Fallible replace_all for regular expressions

A closure that I pass to regex::Regex::replace_all may fail. I don't want it to panic in that case but retrieve the error. I tried this:

use regex::{Captures, Regex};

fn main() -> Result<(), Box<dyn std::error::Error>> {
    let re = Regex::new("[0-9]+").unwrap();
    let s = "123, 12345678901234567890";
    let mut error: Option<Box<dyn std::error::Error>> = None;
    let _s2 = re.replace_all(s, |caps: &Captures| {
        let n_result: Result<i32, _> = caps[0].parse();
        match n_result {
            Ok(n) => (n * 2).to_string(),
            Err(err) => {
                error = Some(format!("invalid number encountered: {err}").into());
                String::new() // dummy
            }
        }
    });
    if let Some(err) = error {
        Err(err)?;
    }
    Ok(())
}

(Playground)

Errors:

   Compiling playground v0.0.1 (/playground)
    Finished dev [unoptimized + debuginfo] target(s) in 0.94s
     Running `target/debug/playground`
Error: "invalid number encountered: number too large to fit in target type"

That works but it's somewhat ugly. It also will not short-circuit on error.

Implementing Replacer myself, which is a possible solution in this case, doesn't seem to work either, because Replacer::replace_append isn't fallible.

Does that mean I would have to implement the code of Regex::replacen on my own or live with the solution above (that involves a temporary variable and inserting empty dummy strings)?
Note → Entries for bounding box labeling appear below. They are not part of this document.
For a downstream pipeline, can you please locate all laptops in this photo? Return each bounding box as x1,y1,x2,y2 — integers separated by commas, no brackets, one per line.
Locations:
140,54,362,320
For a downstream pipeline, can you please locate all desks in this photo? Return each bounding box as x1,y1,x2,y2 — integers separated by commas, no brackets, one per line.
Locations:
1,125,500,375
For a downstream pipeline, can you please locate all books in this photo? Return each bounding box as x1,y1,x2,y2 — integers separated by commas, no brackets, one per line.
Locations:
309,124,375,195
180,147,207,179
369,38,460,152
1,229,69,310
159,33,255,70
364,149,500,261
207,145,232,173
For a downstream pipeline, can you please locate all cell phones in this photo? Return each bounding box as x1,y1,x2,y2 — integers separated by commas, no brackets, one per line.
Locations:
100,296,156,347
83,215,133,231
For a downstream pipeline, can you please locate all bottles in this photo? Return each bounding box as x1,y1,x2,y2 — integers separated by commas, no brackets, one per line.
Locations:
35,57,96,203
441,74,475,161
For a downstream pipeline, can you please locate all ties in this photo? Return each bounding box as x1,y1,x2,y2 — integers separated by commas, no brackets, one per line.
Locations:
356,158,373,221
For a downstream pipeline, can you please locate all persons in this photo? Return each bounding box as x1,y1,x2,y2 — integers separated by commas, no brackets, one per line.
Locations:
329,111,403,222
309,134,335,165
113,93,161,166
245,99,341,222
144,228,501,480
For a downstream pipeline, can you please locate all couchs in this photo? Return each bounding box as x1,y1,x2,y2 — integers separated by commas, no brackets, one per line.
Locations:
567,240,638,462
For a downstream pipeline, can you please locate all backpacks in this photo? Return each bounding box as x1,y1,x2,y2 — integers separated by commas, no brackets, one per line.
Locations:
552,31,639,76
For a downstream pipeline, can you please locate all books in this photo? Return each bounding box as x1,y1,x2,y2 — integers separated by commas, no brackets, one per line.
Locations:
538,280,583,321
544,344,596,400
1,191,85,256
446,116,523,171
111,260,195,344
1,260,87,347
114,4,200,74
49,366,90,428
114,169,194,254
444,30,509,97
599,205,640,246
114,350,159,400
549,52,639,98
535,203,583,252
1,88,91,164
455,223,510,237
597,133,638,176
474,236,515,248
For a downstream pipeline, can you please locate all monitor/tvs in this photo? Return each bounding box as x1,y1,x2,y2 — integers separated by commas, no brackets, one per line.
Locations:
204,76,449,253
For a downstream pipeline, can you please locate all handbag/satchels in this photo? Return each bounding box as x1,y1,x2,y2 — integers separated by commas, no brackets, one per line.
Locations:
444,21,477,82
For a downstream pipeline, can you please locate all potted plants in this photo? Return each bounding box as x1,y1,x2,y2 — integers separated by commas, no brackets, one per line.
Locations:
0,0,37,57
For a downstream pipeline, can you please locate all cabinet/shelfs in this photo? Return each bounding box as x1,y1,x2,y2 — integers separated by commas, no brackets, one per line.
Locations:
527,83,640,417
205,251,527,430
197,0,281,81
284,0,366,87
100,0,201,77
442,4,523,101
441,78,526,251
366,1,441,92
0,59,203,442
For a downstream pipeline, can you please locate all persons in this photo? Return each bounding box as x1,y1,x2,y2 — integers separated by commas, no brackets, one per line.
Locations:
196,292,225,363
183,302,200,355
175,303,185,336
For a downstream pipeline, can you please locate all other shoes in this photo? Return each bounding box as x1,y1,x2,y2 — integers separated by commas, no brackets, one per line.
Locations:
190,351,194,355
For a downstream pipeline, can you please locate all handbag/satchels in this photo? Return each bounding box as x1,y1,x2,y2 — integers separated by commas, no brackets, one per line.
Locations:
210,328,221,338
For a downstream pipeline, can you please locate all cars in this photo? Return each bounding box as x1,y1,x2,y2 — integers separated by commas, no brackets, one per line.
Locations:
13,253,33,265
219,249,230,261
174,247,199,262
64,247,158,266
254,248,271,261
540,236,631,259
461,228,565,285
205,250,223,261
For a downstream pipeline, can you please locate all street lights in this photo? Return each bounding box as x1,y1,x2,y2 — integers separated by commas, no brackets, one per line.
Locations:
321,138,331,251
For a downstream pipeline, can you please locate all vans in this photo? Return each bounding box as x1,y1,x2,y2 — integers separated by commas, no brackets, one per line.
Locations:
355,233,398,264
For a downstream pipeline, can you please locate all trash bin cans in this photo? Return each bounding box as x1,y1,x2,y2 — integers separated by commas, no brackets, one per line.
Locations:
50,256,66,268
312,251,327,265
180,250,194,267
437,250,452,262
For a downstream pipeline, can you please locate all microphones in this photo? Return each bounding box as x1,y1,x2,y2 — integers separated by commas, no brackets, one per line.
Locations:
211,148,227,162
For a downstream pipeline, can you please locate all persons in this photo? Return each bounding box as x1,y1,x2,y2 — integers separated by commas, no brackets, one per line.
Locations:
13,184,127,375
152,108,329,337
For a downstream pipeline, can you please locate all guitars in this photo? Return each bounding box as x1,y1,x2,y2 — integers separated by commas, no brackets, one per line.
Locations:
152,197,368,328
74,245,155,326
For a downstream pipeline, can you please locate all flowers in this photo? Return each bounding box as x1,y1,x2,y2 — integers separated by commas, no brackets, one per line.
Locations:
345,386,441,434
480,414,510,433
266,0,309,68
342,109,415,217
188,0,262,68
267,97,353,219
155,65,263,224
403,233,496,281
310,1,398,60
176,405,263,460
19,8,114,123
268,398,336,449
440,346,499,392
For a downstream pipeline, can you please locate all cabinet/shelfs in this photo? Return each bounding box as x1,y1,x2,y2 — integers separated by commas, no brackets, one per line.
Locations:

P.S.: My real-world use case uses floats, so I guess it's okay for me to just parse them as f64::NAN (example in Playground), but I'm still interested in how this problem would be solved in general. Maybe it's a corner case that doesn't occur often.


P.P.S.: Just encountered another case where I can't use f64::NAN as a workaround. :face_with_diagonal_mouth:

The second real-world use case looks like this:

fn render<'a>(&self, machine: &LuaMachine<'a>) -> anyhow::Result<String> {
    let output = RE_CODE.replace_all(&self.template, |caps: &Captures| {
        if let Some(assign) = caps.name("assign") {
            let (line, col) = line_column(&self.template, assign.start());
            let name = format!("assignment in line #{line}, column #{col}");
            let func = machine
                .compile(Some(name), assign.as_str())
                .context("could not compile Lua assignment")?;
            func.call([])
                .context("runtime error when executing Lua assignment")?;
            String::new()
        } else if let Some(expr) = caps.name("expr") {
            let (line, mut col) = line_column(&self.template, expr.start());
            col -= 1;
            let name = format!("expression in line #{line}, column #{col}");
            let func = machine
                .compile(Some(name), format!("return tostring({})", expr.as_str()))
                .context("could not compile Lua expression")?;
            func.call_1ret([])
                .context("runtime error when executing Lua expression")?
                .try_into_string()
                .context("Lua did not return a string")?
        } else {
            unreachable!()
        }
    });
    let output = RE_COMMENT.replace_all(&output, "");
    Ok(output.to_string())
}

And I obviously can't use the ? operator within the closure passed to replace_all.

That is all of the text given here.